The SLA definition shown above creates four instances of a Processing Unit using the partitioned space topology. It defines two partitions (number-of-instances="2"), each with one backup (number-of-backups="1"). In addition, it requires that a primary and a backup instance of the same partition not be provisioned to the same GSC (max-instances-per-vm="1").

It is up to the developer to configure the SLA correctly. Trying to deploy a Processing Unit with a cluster schema that requires backups without specifying numberOfBackups will cause the deployment to fail.

In older releases, the SLA definition also included dynamic runtime policies, such as creating additional Processing Unit instances based on CPU load, relocating a certain instance when the memory becomes saturated, etc.
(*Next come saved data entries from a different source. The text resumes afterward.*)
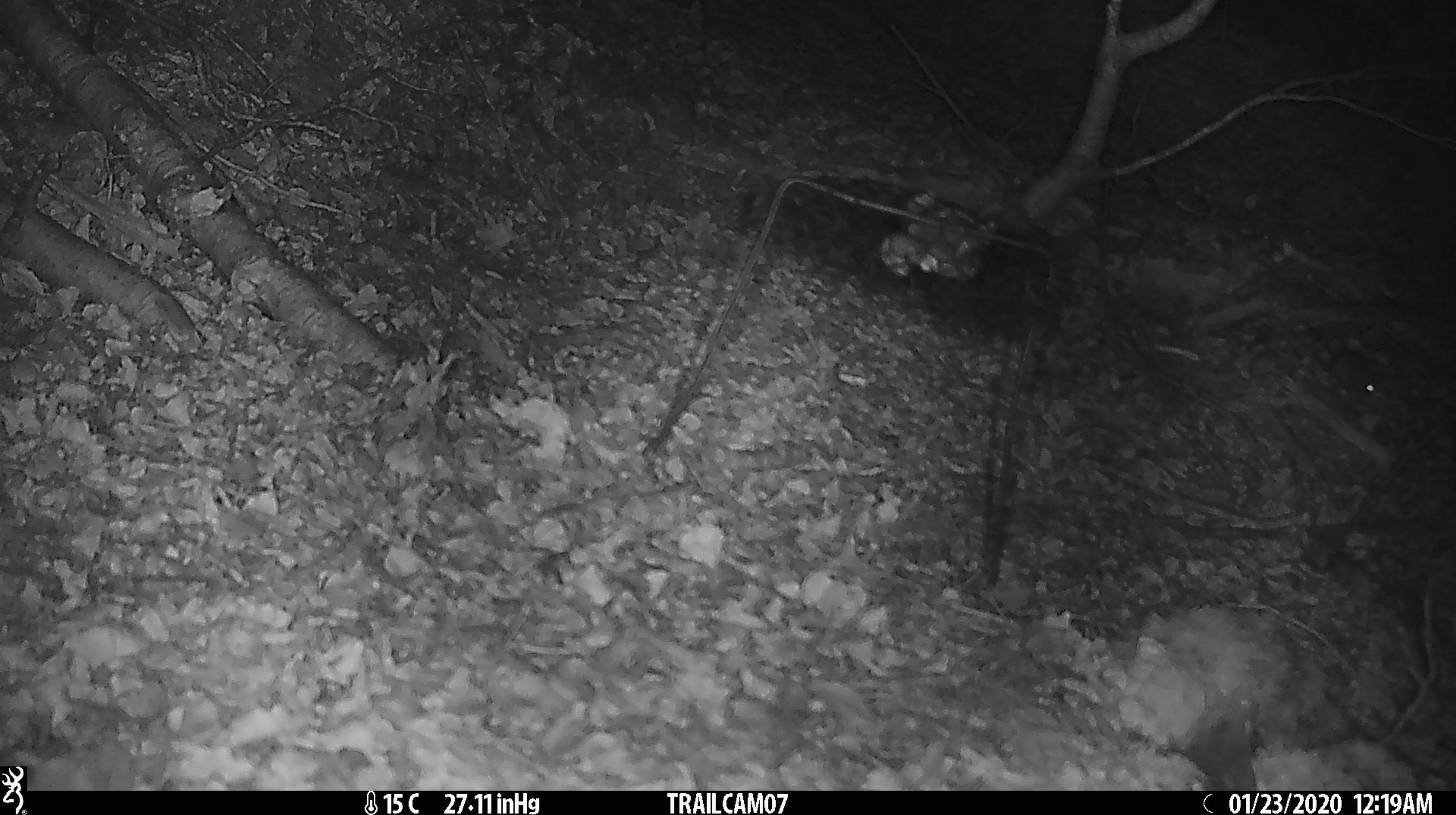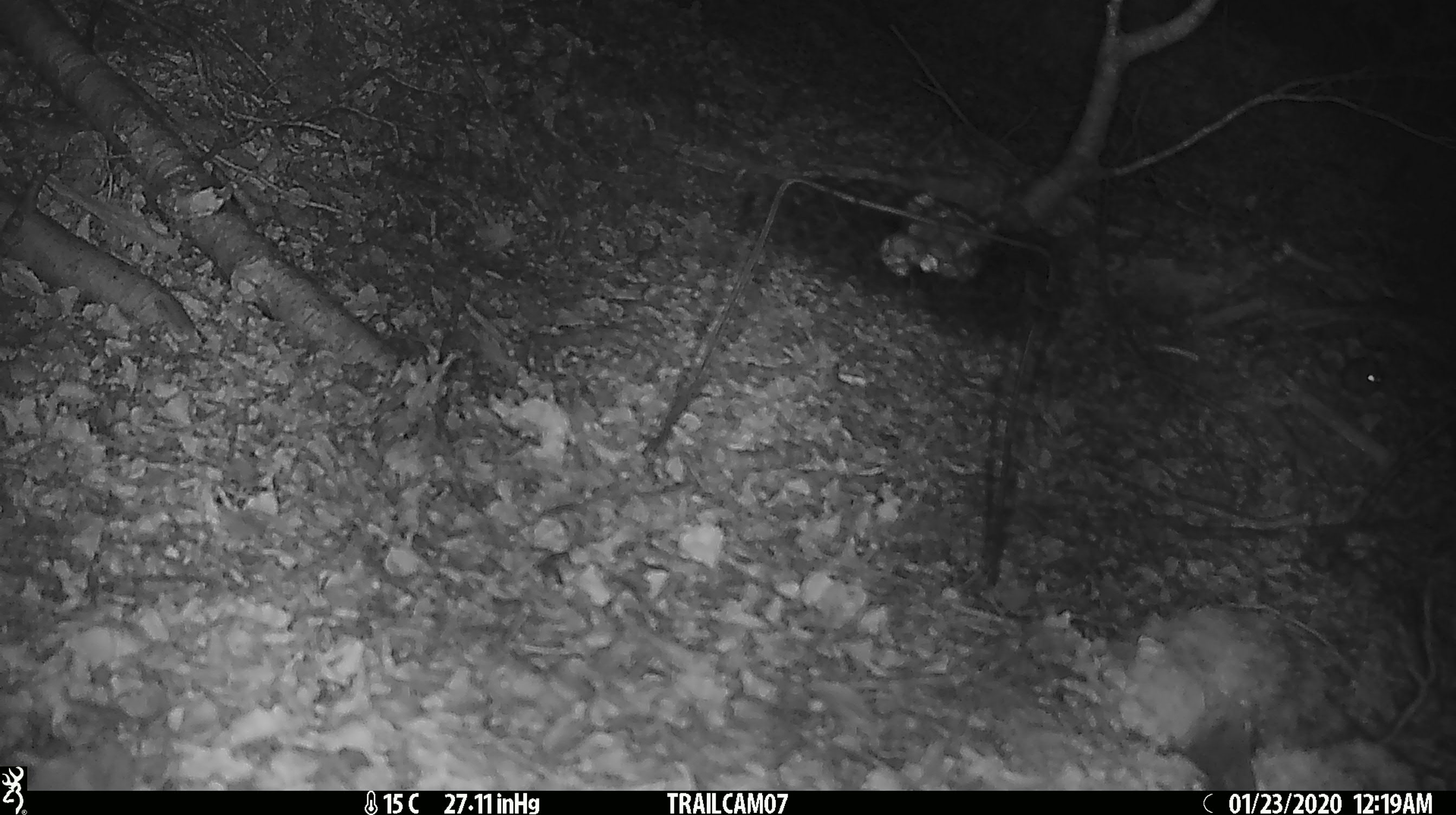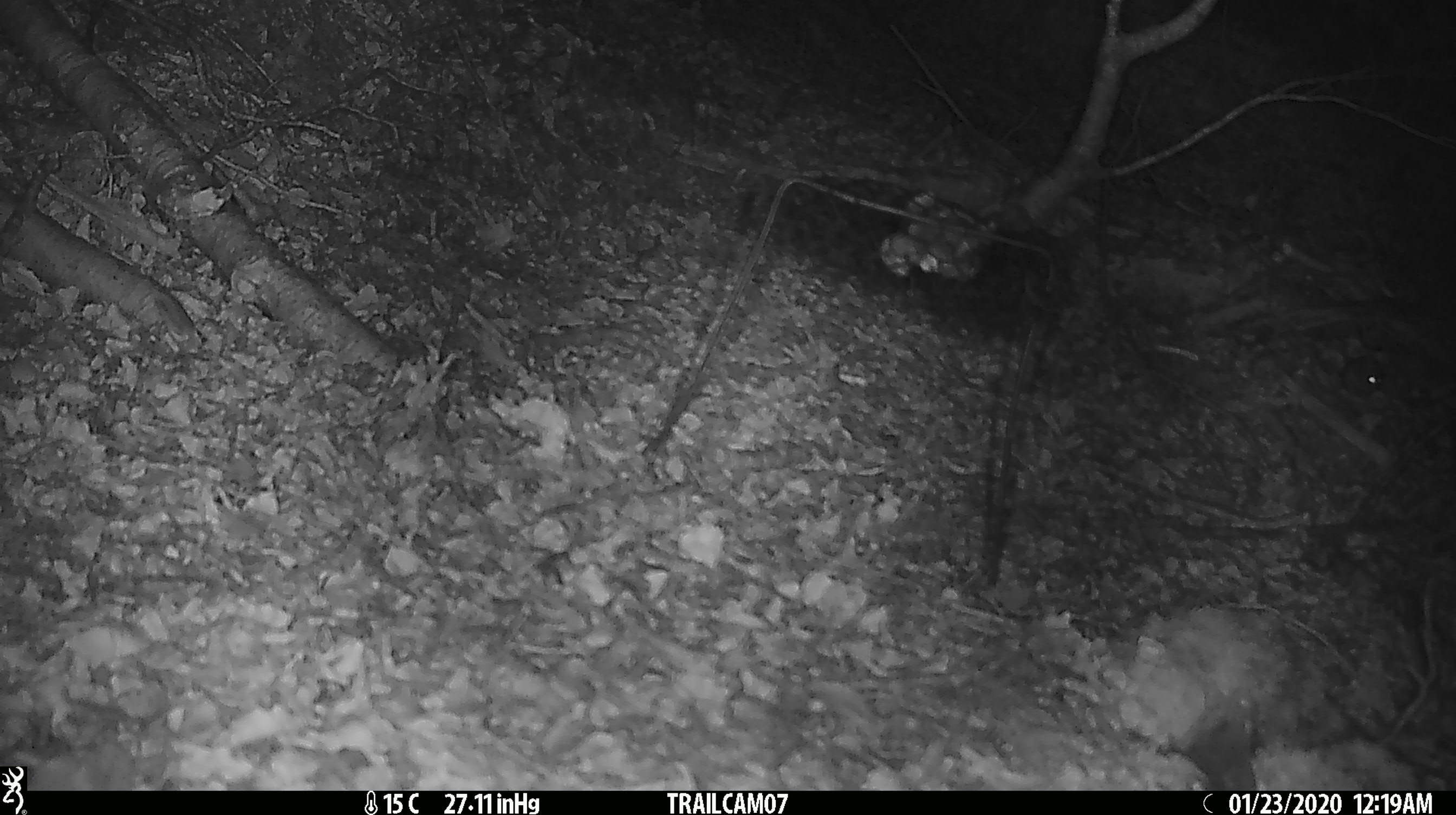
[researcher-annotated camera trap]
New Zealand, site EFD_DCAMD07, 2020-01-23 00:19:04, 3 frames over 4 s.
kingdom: Animalia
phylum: Chordata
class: Mammalia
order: Rodentia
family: Muridae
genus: Mus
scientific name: Mus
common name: mouse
Mouse (Mus).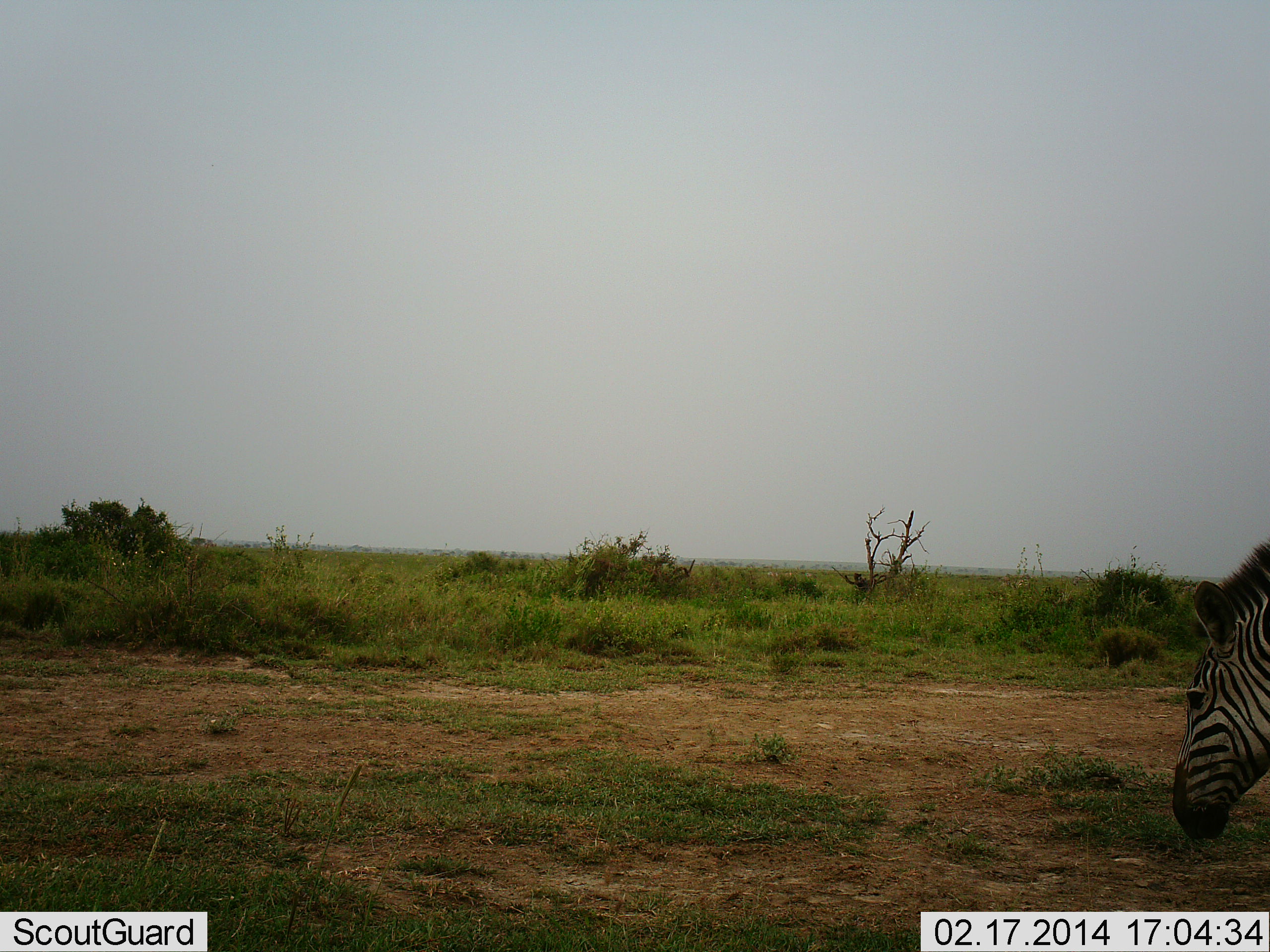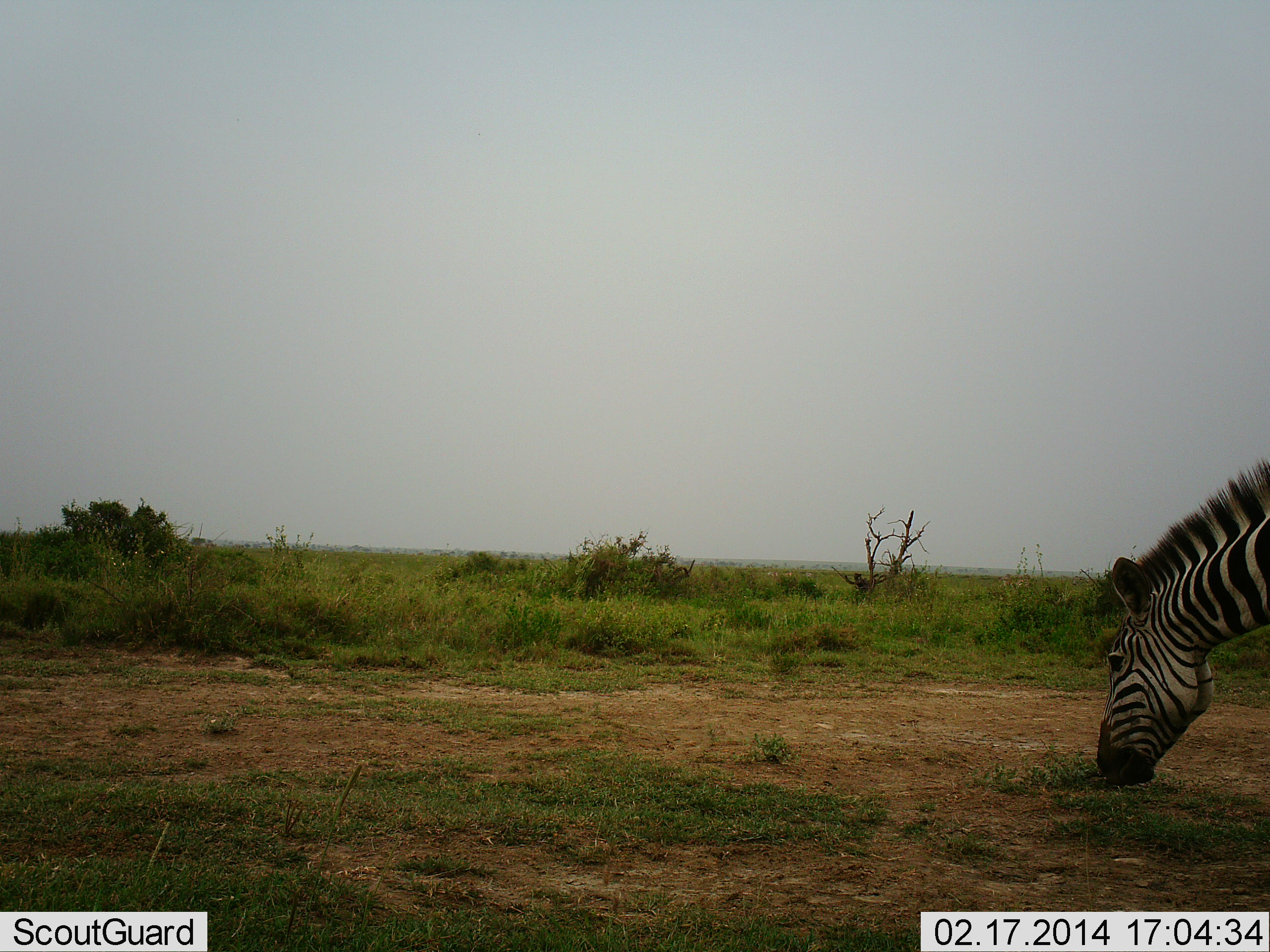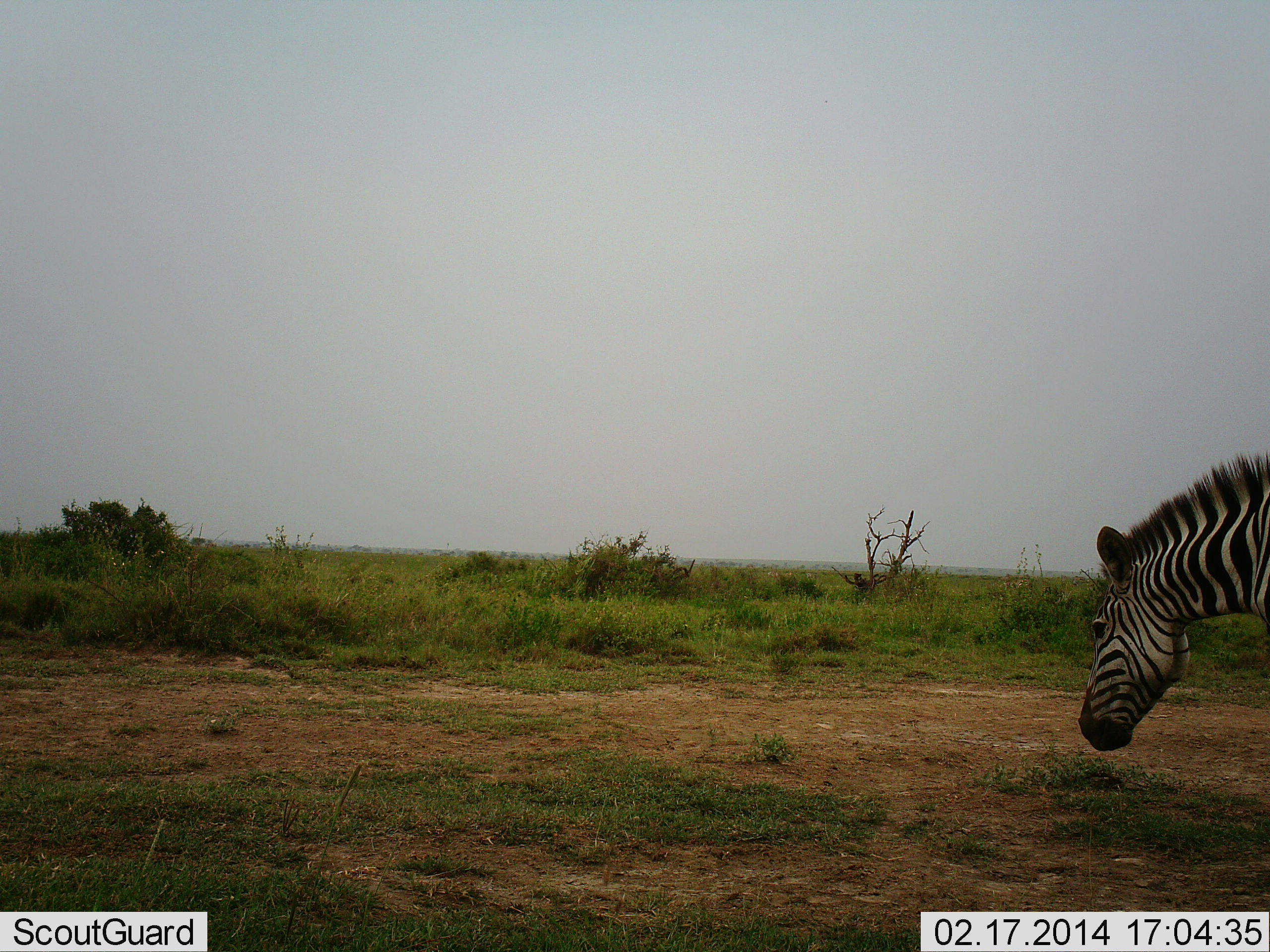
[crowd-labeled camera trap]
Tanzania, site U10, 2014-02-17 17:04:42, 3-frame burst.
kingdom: Animalia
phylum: Chordata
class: Mammalia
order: Perissodactyla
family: Equidae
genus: Equus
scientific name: Equus quagga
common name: plains zebra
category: zebra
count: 1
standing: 10%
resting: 0%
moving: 10%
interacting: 0%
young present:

These capabilities are still supported, but have been deprecated in favor of the Administration and Monitoring API which supports the above and much more.

Defining the Space Cluster Topology

When a Processing Unit contains a Space, the SLA definition specifies the clustering topology for that Space. The cluster-schema XML element defines this, and is an attribute of the os-sla:sla XML element, as shown above.

The Space’s clustering topology is defined within the SLA definition rather than the Space definition with the pu.xml file for the following reasons:

  • The clustering topology directly affects the number of instances of the Processing Unit, and is therefore considered part of its SLA. For example, a partitioned Space can have two primaries and two backups, and a replicated Space can have five instances. This means that the Processing Unit containing them will have the same number of instances.
  • Separating the clustering topology from the actual Space definition enables truly implementing the “write once, scale anywhere” principal. You can run the same Processing Unit within your IDE for unit tests using the default single-Space-instance clustering topology, and then deploy it to the runtime environment and run the same Processing Uunit with the real clustering topology (for example, with 4 partitions).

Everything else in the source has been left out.